Study material START
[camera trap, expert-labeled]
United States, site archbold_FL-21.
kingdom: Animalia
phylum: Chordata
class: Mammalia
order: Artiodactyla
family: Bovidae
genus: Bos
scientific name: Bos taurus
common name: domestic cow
Study material END
* [What this task involves]: Restate each entry exactly, skipping none.

* [Output below]:
[camera trap, expert-labeled]
United States, site archbold_FL-21.
kingdom: Animalia
phylum: Chordata
class: Mammalia
order: Artiodactyla
family: Bovidae
genus: Bos
scientific name: Bos taurus
common name: domestic cow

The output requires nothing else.